Я так ждал этого момента, так ждал, что разговор как-нибудь случайно приблизится к нужной для меня черте, что вдруг заволновался весь; ничего не мог ответить и только улыбался, чувствуя, что улыбка выходит глупая, неуместная, и краснея за свою улыбку.
– Вы расстроены чем-то, – участливо продолжала Верочка, со вниманием осматривая меня. – Вы, может быть, нездоровы.
– Это вы так потому говорите, – запинаясь, начал я, – что вы еще очень маленькая, совсем еще девочка… Если бы вы побольше были, вы бы знали, что порядочные люди здоровыми никогда не бывают.

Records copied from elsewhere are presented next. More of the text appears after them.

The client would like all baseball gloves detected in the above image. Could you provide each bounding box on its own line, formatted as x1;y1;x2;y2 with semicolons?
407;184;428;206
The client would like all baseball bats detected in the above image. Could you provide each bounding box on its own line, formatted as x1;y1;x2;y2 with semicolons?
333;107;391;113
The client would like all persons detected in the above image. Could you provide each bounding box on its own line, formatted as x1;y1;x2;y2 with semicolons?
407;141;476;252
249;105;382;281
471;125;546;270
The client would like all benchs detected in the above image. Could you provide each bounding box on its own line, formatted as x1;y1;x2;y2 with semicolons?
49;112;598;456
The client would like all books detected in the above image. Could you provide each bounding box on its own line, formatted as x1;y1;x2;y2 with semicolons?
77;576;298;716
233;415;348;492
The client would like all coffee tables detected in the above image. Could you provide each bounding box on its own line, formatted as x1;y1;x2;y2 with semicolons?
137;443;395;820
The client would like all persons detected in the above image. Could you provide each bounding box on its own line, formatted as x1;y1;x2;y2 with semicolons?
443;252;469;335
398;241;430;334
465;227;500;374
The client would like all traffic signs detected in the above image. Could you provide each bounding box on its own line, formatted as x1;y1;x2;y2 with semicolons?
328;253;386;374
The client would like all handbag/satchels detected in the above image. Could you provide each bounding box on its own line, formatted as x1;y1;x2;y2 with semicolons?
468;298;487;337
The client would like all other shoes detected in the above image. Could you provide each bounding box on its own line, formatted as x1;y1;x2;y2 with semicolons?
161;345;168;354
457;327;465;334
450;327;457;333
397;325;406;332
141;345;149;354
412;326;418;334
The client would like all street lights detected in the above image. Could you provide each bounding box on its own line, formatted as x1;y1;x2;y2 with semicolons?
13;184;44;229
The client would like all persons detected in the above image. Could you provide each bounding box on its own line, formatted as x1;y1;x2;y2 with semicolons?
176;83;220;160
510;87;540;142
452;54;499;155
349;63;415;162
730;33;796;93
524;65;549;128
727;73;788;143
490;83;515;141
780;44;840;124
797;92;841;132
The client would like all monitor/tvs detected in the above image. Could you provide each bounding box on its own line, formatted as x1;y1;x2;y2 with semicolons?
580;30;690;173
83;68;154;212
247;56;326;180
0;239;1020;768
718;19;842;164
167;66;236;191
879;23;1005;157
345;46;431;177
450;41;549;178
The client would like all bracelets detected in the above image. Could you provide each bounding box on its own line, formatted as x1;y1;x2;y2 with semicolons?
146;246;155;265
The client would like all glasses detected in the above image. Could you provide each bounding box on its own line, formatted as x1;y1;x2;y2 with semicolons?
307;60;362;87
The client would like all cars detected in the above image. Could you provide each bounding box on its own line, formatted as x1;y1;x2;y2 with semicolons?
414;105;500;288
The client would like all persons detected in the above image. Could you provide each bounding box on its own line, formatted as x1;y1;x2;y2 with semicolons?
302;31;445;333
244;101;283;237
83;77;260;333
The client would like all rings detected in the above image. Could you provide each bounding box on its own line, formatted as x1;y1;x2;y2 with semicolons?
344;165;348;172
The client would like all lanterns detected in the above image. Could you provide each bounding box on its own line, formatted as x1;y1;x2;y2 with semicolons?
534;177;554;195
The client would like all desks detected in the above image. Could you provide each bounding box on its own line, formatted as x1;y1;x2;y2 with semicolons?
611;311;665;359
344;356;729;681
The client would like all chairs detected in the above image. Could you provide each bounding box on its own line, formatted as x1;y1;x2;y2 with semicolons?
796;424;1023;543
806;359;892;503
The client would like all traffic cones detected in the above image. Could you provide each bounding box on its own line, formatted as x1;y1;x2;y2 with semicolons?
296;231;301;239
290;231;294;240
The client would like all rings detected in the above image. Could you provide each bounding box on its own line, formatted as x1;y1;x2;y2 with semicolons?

Верочка молча, с недоумением смотрела на меня. А мне только этого и нужно было.
– Да, да, – с жаром продолжал я, – что-нибудь надо одно выбирать – здоровье или порядочность. Нервы человеку для чего, вы думаете, даны? Для счастья, да, для счастья? Нервы даны, чтобы с ними жить при нормальных условиях, чтобы одну радость да безмерную благодать Божию ощущать. Чтобы с улыбкой встать, за день одно райское блаженство пережить, а вечером с той же улыбкой лечь спать. Вот для чего нервы даны. А вдруг вместо того, вместо райского-то блаженства, по ним с утра до вечера что есть силы палкой бьют. Какое же тут здоровье. Здоровыми могут быть или дети, или мерзавцы – потому что и те и другие ничего не видят дальше самих себя.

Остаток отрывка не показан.